USP: Marcadores biológicos ajudarão a compreender causas da esquizofrenia

Desenvolvidos a partir da identificação de alterações no DNA, no RNA e proteínas do paciente, permitirão o diagnóstico preciso da doença

qui, 21/10/2004 - 15h54 | Do Portal do Governo

No Laboratório de Neurociências do Instituto de Psiquiatria (IPq) do Hospital das Clínicas da Faculdade de Medicina da USP pesquisadores realizam, há dois anos, estudos para identificar alterações no DNA, no RNA e nas proteínas de pessoas com esquizofrenia. O objetivo é desenvolver marcadores biológicos que ajudem a compreender as causas da doença e diagnosticá-la com mais precisão.

‘Até hoje, o diagnóstico é feito a partir de conversas com o paciente e com seus familiares. E como a esquizofrenia é uma doença muito complexa, não dá para ter muita precisão sem o desenvolvimento de padrões numéricos’, comenta Emmanuel Dias Neto, vice-diretor do Laboratório, e um dos responsáveis pela pesquisa.

Um dos aspectos que estão sendo estudados é a presença de nucleotídeos polimórficos – quando uma determinada seqüência de DNA apresenta discrepâncias em relação ao que seria esperado encontrar. ‘Pesquisamos em bancos de dados mundiais e, ao contrário de outros trabalhos, que olham para um ou dois genes, estamos trabalhando com 50, dada a complexidade da doença’, conta Dias.

Os genes foram escolhidos com base em trabalhos anteriores que mostravam a existência de regiões do genoma humano ligadas à doença – mas que não conheciam os genes que lá estavam. ‘Era como se alguém dissesse: no capítulo 3 daquele livro tem uma informação importante, mas não sabemos qual’, compara o professor. Outros trabalhos, no entanto, diziam que a esquizofrenia tinha origem em problemas sutis de neurodesenvolvimento. ‘Cruzamos as duas informações e selecionamos os genes polimórficos que são ligados à neurogênese e mapeados nas regiões suspeitas do genoma’.

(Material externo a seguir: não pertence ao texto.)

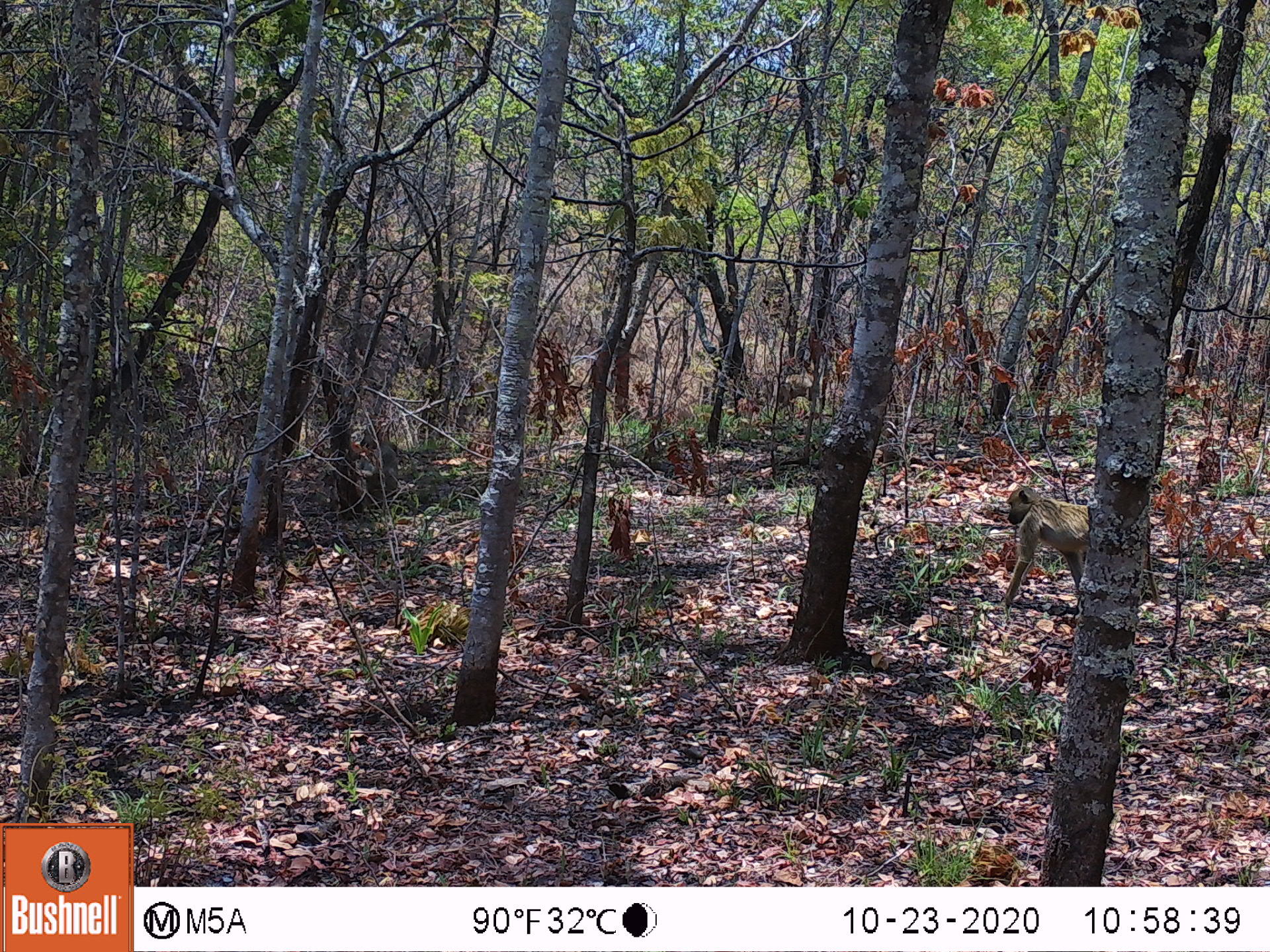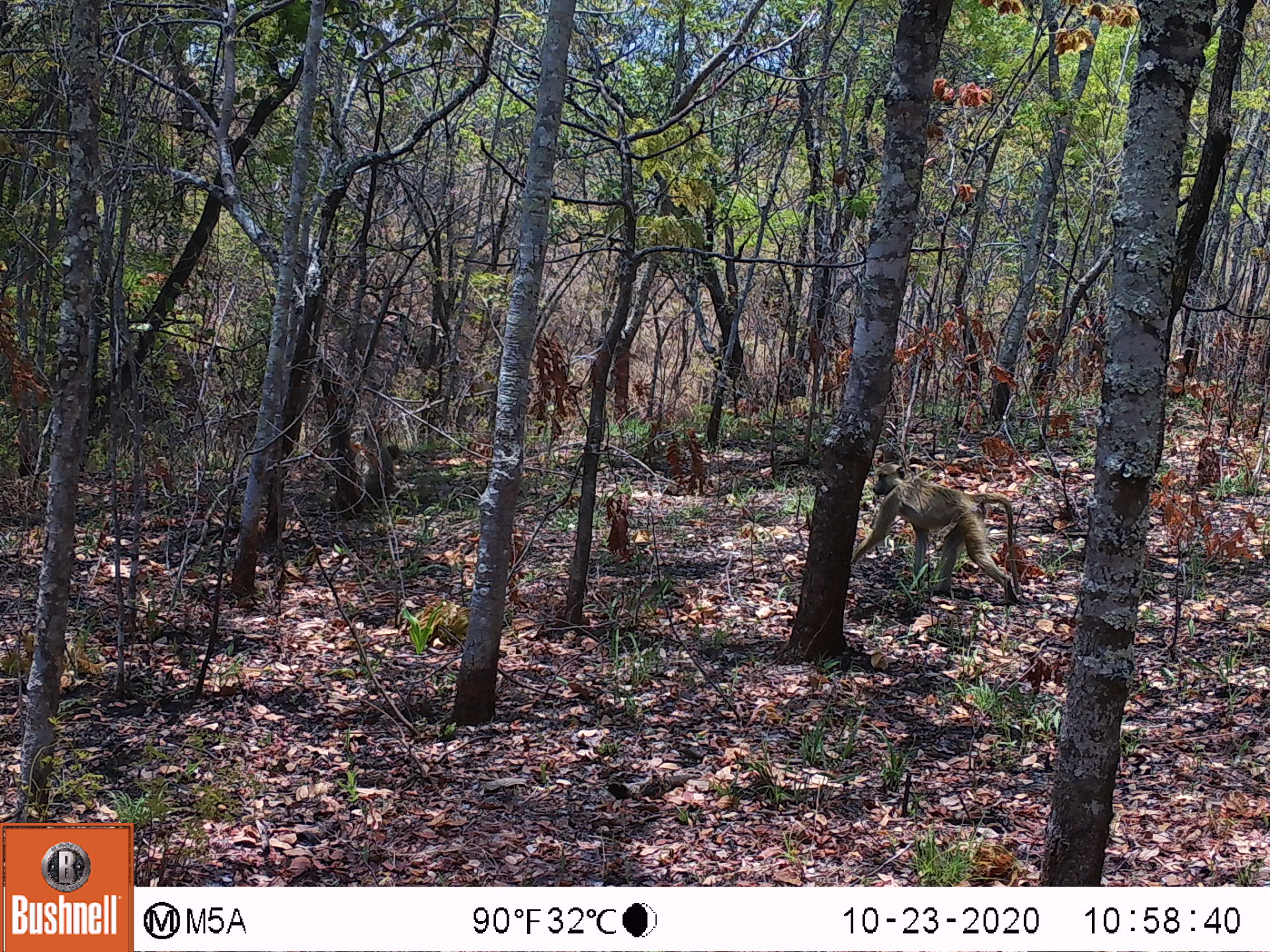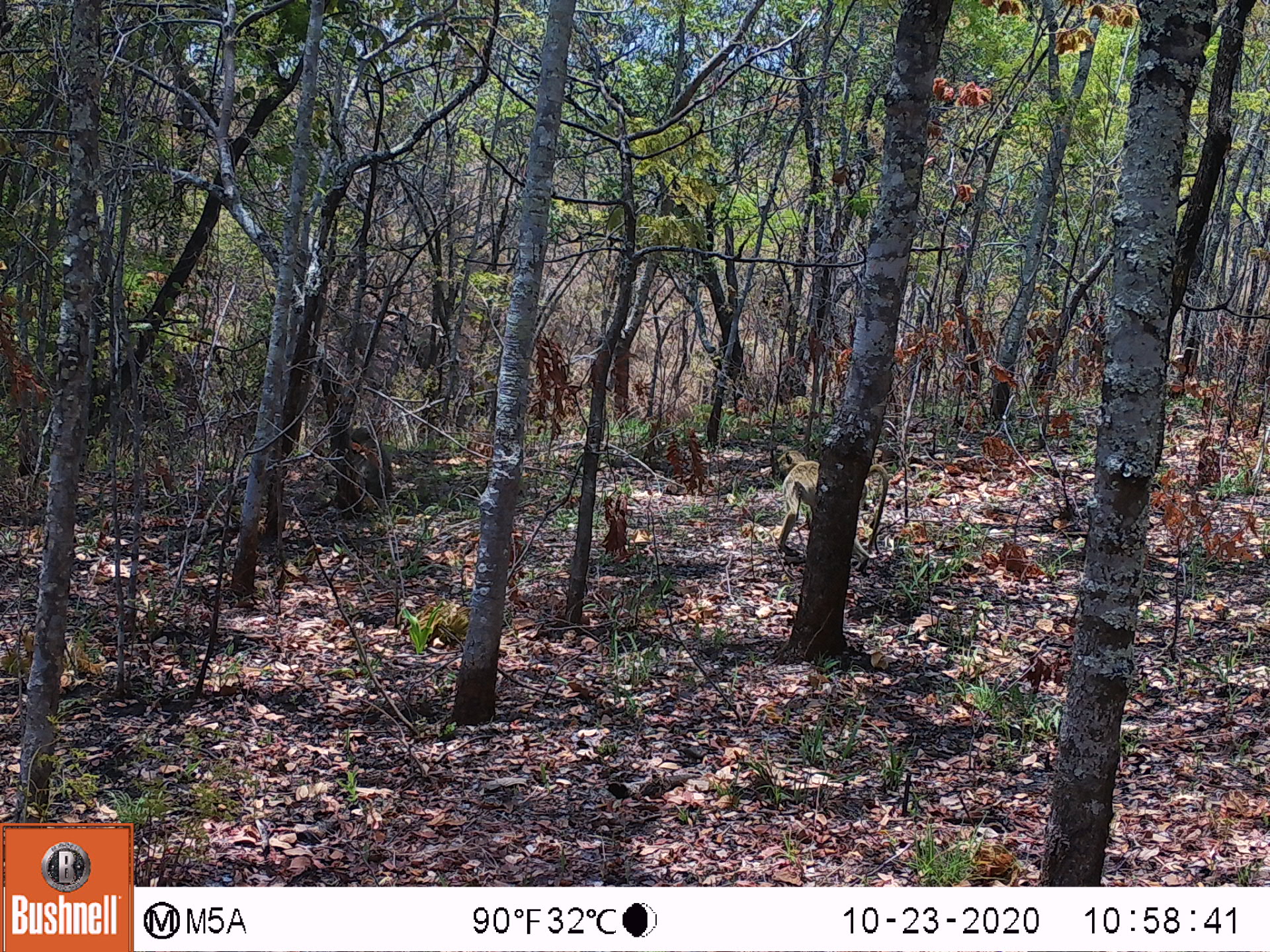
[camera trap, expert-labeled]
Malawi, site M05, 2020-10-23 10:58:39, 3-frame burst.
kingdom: Animalia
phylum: Chordata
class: Mammalia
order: Primates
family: Cercopithecidae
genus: Papio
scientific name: Papio cynocephalus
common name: yellow baboon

Numa outra parte do trabalho, pesquisadores estão extraindo RNA de cérebros humanos. ‘Recebemos amostras do banco de cérebros do Instituto Central de Saúde Mental de Mannheim, da Universidade de Heidelberg, na Alemanha’, conta Dias. ‘Então temos amostras pareadas, de doentes e não-doentes, divididos por sexo, idade e etnia. Esses cérebros foram dissecados e trabalhamos exatamente com a mesma área de cada um deles’. Dessas amostras são extraídas tags (um pedaço do RNA), a partir das quais se identifica a seqüência dos genes. ‘Aí comparamos o número de cópias de cada gene presente nas células de pessoas doentes e nas saudáveis. Encontramos, por exemplo, 200 cópias de um determinado gene em um cérebro doente, e uma única cópia no cérebro normal. Em outros casos, é o inverso’, explica o Emmanuel Dias Neto.

Além da análise de qualidade (polimorfismo) e da quantidade (cópias dos genes), a pesquisa é complementada com uma análise proteômica. ‘Identificamos quais proteínas estão presentes e em que quantidade, tanto nos cérebros normais quanto nos doentes’, conta Dias.

O trabalho avança cautelosamente, uma vez que várias comparações são necessárias antes de se determinar se um fato é ou não um marcador biológico. ‘Temos de ver, por exemplo, se uma determinada alteração é causada pela esquizofrenia, ou pela idade ou grupo étnico da pessoa’, comenta o pesquisador. Além disso, os cientistas pretendem comparar os resultados obtidos aqui com amostras de DNA de doentes da Dinamarca. ‘Já recebemos estas amostras e assim, garantimos marcadores mais universais, que não dependem, por exemplo, da questão étnica’.

A cisão da mente

O risco de alguém adoecer de esquizofrenia durante a vida – independentemente de raça ou sexo – é de 1%. A incidência é de 30 novos adoecimentos em cada 100 mil habitantes, por ano. Entre os sintomas da doença estão delírios, alucinações, diminuição da afetividade e empobrecimento do conteúdo do pensamento.

A palavra esquizofrenia (esquizo = cisão, frenia = mente) foi criada em 1911 pelo psiquiatra suíço Eugen Bleuler para definir uma doença psíquica caracterizada, basicamente, pela ‘cisão do pensamento, do afeto, da vontade e do sentimento subjetivo da personalidade’.